== Records from a collection ==
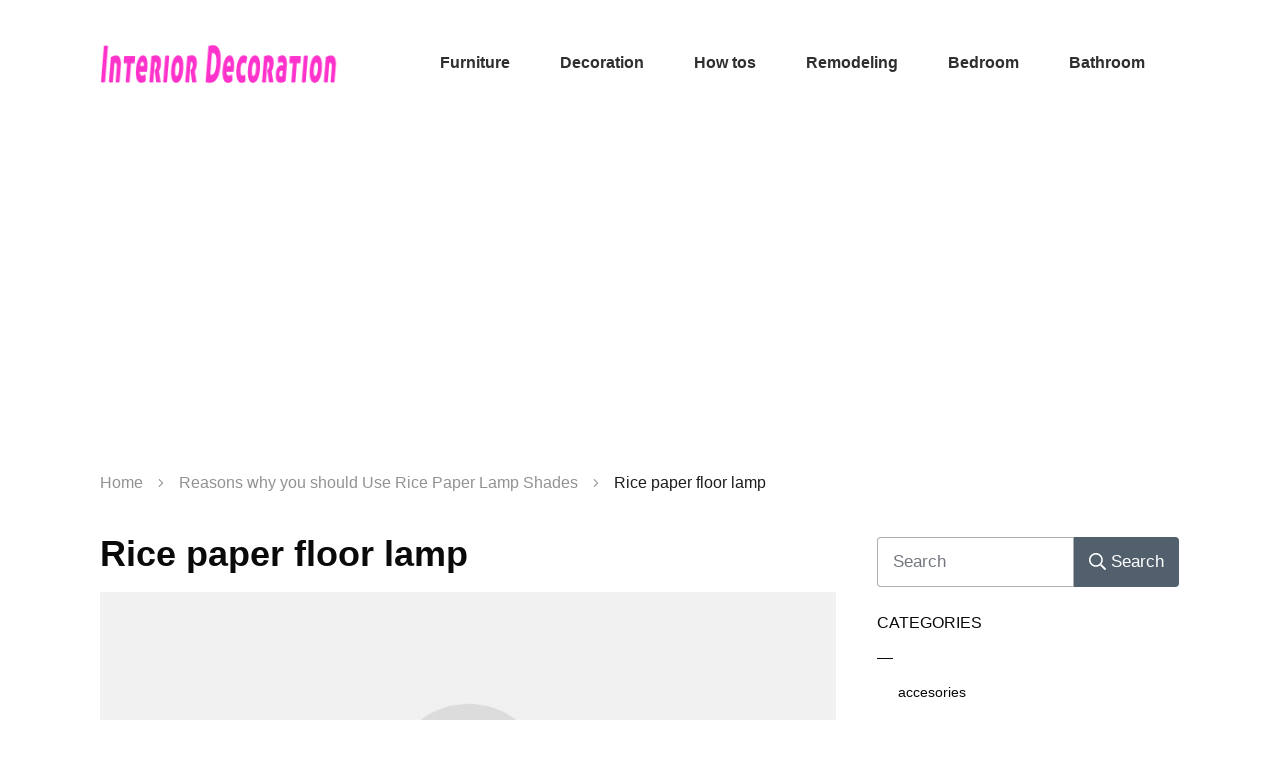

--- FILE ---
content_type: text/html; charset=utf-8
request_url: https://www.google.com/recaptcha/api2/aframe
body_size: 268
content:
<!DOCTYPE HTML><html><head><meta http-equiv="content-type" content="text/html; charset=UTF-8"></head><body><script nonce="Ar6TRsSxvjlLHvqFJzyAxw">/** Anti-fraud and anti-abuse applications only. See google.com/recaptcha */ try{var clients={'sodar':'https://pagead2.googlesyndication.com/pagead/sodar?'};window.addEventListener("message",function(a){try{if(a.source===window.parent){var b=JSON.parse(a.data);var c=clients[b['id']];if(c){var d=document.createElement('img');d.src=c+b['params']+'&rc='+(localStorage.getItem("rc::a")?sessionStorage.getItem("rc::b"):"");window.document.body.appendChild(d);sessionStorage.setItem("rc::e",parseInt(sessionStorage.getItem("rc::e")||0)+1);localStorage.setItem("rc::h",'1769126548111');}}}catch(b){}});window.parent.postMessage("_grecaptcha_ready", "*");}catch(b){}</script></body></html>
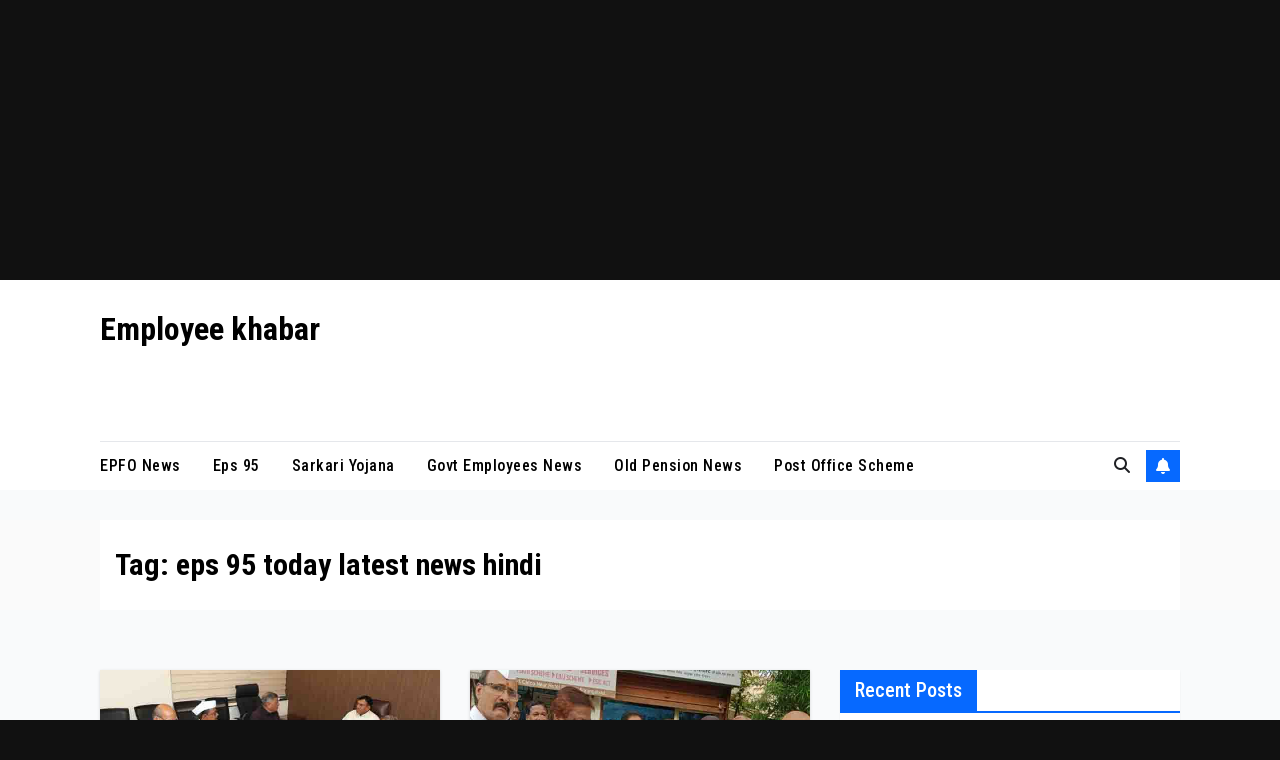

--- FILE ---
content_type: text/html; charset=utf-8
request_url: https://www.google.com/recaptcha/api2/aframe
body_size: 264
content:
<!DOCTYPE HTML><html><head><meta http-equiv="content-type" content="text/html; charset=UTF-8"></head><body><script nonce="fpuvhoXAALorSh42umE9uw">/** Anti-fraud and anti-abuse applications only. See google.com/recaptcha */ try{var clients={'sodar':'https://pagead2.googlesyndication.com/pagead/sodar?'};window.addEventListener("message",function(a){try{if(a.source===window.parent){var b=JSON.parse(a.data);var c=clients[b['id']];if(c){var d=document.createElement('img');d.src=c+b['params']+'&rc='+(localStorage.getItem("rc::a")?sessionStorage.getItem("rc::b"):"");window.document.body.appendChild(d);sessionStorage.setItem("rc::e",parseInt(sessionStorage.getItem("rc::e")||0)+1);localStorage.setItem("rc::h",'1768964338384');}}}catch(b){}});window.parent.postMessage("_grecaptcha_ready", "*");}catch(b){}</script></body></html>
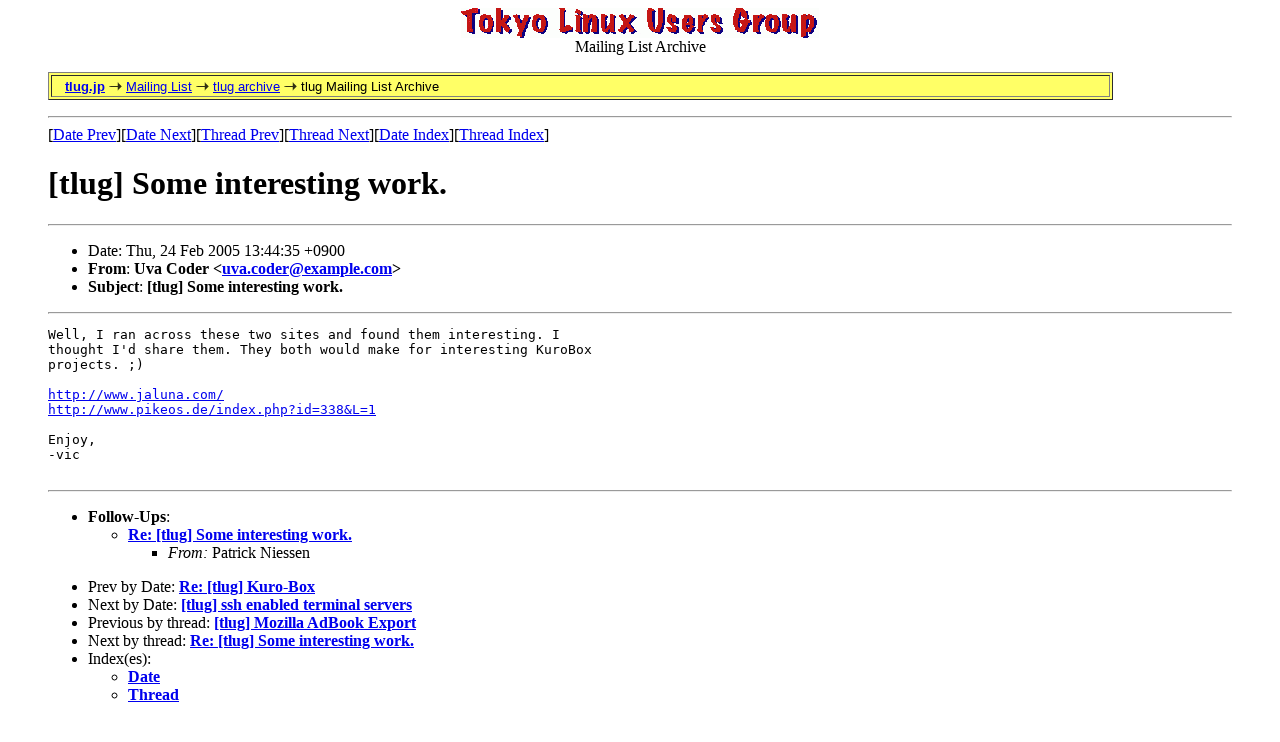

--- FILE ---
content_type: text/html; charset=utf-8
request_url: https://lists.tlug.jp/ML/0502/msg00089.html
body_size: 4267
content:
<!-- MHonArc v2.5.2 -->
<!--X-Subject: [tlug] Some interesting work. -->
<!--X-From-R13: Hrfgre Funpxre <irfgre.gunpxreNtznvy.pbz> -->
<!--X-Date: Thu, 24 Feb 2005 13:44:35 +0900 -->
<!--X-Message-Id: 32a656c205022320441212d036@example.com -->
<!--X-Content-Type: text/plain -->
<!--X-Head-End-->
<!DOCTYPE HTML PUBLIC "-//W3C//DTD HTML 4.0 Transitional//EN">
<html>
<head>
  <title>TLUG Mailing List</title>
  <meta http-equiv="Content-type" content="text/html">
  <meta name="Author" content="Jim Tittsler - listmaster TLUG">
  <meta http-equiv="keywords" content="Tokyo Linux Users Group mailing list archive.">
</head>
 
<body bgcolor="#FFFFFF" text="#000000" BACKGROUND="../back3grnd.gif">
<BLOCKQUOTE>
<CENTER><IMG SRC="../tlug_logo.gif"><BR>Mailing List Archive</CENTER>
<P>
<TABLE BGCOLOR="#FFFF66" BORDER=1 COLS=1 WIDTH="90%" CLASS=navbar>
<TR>
<TD>&nbsp;&nbsp;
<FONT FACE="Verdana, Lucida Sans, Arial, Helvetica, Geneva, sans-serif"><SMALL>
<A HREF="../../index.html" TITLE="Tokyo Linux Users Group Page">
<STRONG>tlug.jp</STRONG></A> 
<IMG SRC="../../images/arrow_yellow.gif" WIDTH=13 HEIGHT=9 ALIGN=bottom ALT="-&gt;">
<A HREF="../../list.html" TITLE="Mailing List Page">Mailing List</A> 
<IMG SRC="../../images/arrow_yellow.gif" WIDTH=13 HEIGHT=9 ALIGN=bottom ALT="-&gt;">
<A HREF="../index.html" TITLE="tlug Archive Page">tlug archive</A> 
<IMG SRC="../../images/arrow_yellow.gif" WIDTH=13 HEIGHT=9 ALIGN=bottom ALT="-&gt;">
tlug Mailing List Archive
</SMALL></FONT>
</TD></TR>
</TABLE>
<P>
<!--X-Body-Begin-->
<!--X-User-Header-->
<!--X-User-Header-End-->
<!--X-TopPNI-->
<hr>
[<a href="msg00088.html">Date Prev</a>][<a href="msg00090.html">Date Next</a>][<a href="msg00085.html">Thread Prev</a>][<a href="msg00095.html">Thread Next</a>][<a href="maillist.html#00089">Date Index</a>][<a href="threads.html#00089">Thread Index</a>]
<!--X-TopPNI-End-->
<!--X-MsgBody-->
<!--X-Subject-Header-Begin-->
<h1>[tlug] Some interesting work.</h1>
<hr>
<!--X-Subject-Header-End-->
<!--X-Head-of-Message-->
<ul>
<li>Date: Thu, 24 Feb 2005 13:44:35 +0900</li>
<li><strong>From</strong>: <strong>Uva Coder &lt;<A HREF="mailto:uva.coder@DOMAIN.HIDDEN?SUBJECT=Re:%20%5Btlug%5D%20Some%20interesting%20work.">uva.coder@example.com</A>&gt;</strong></li>
<li><strong>Subject</strong>: <strong>[tlug] Some interesting work.</strong></li>
</ul>
<!--X-Head-of-Message-End-->
<!--X-Head-Body-Sep-Begin-->
<hr>
<!--X-Head-Body-Sep-End-->
<!--X-Body-of-Message-->
<pre>
Well, I ran across these two sites and found them interesting. I
thought I'd share them. They both would make for interesting KuroBox
projects. ;)

<A  HREF="http://www.jaluna.com/">http://www.jaluna.com/</A>
<A  HREF="http://www.pikeos.de/index.php?id=338&amp;L=1">http://www.pikeos.de/index.php?id=338&amp;L=1</A>

Enjoy,
-vic

</pre>

<!--X-Body-of-Message-End-->
<!--X-MsgBody-End-->
<!--X-Follow-Ups-->
<hr>
<ul><li><strong>Follow-Ups</strong>:
<ul>
<li><strong><a name="00095" href="msg00095.html">Re: [tlug] Some interesting work.</a></strong>
<ul><li><em>From:</em> Patrick Niessen</li></ul></li>
</ul></li></ul>
<!--X-Follow-Ups-End-->
<!--X-References-->
<!--X-References-End-->
<!--X-BotPNI-->
<ul>
<li>Prev by Date:
<strong><a href="msg00088.html">Re: [tlug] Kuro-Box</a></strong>
</li>
<li>Next by Date:
<strong><a href="msg00090.html">[tlug] ssh enabled terminal servers</a></strong>
</li>
<li>Previous by thread:
<strong><a href="msg00085.html">[tlug] Mozilla AdBook Export</a></strong>
</li>
<li>Next by thread:
<strong><a href="msg00095.html">Re: [tlug] Some interesting work.</a></strong>
</li>
<li>Index(es):
<ul>
<li><a href="maillist.html#00089"><strong>Date</strong></a></li>
<li><a href="threads.html#00089"><strong>Thread</strong></a></li>
</ul>
</li>
</ul>

<!--X-BotPNI-End-->
<!--X-User-Footer-->
<strong>
<a href="../index.html">Home</a> |
<a href="maillist.html">Main Index</a> |
<a href="threads.html">Thread Index</a>
</strong>
<!--X-User-Footer-End-->
 
<P>
<CENTER>
 <table border=2 width=75%><tr><td align=center>
<a href="../../index.html"> Home Page</a></td>
<td align=center><a href="../../list.html"> Mailing List </a></td>
<td align=center><a href="../../linuxinjapan.html"> Linux and Japan </a></td>
<td align=center><a href="../../members.html">TLUG Members</a></td>
<td align=center><a href="../../linuxlinks.html">Links</a></td>
</tr></TABLE>
<P>
</CENTER>
</BLOCKQUOTE>
</body>
</html>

== Your instructions ==
Pull out every line of the entries that includes the word "name".

== Problem solution ==
  <meta name="Author" content="Jim Tittsler - listmaster TLUG">
<li><strong><a name="00095" href="msg00095.html">Re: [tlug] Some interesting work.</a></strong>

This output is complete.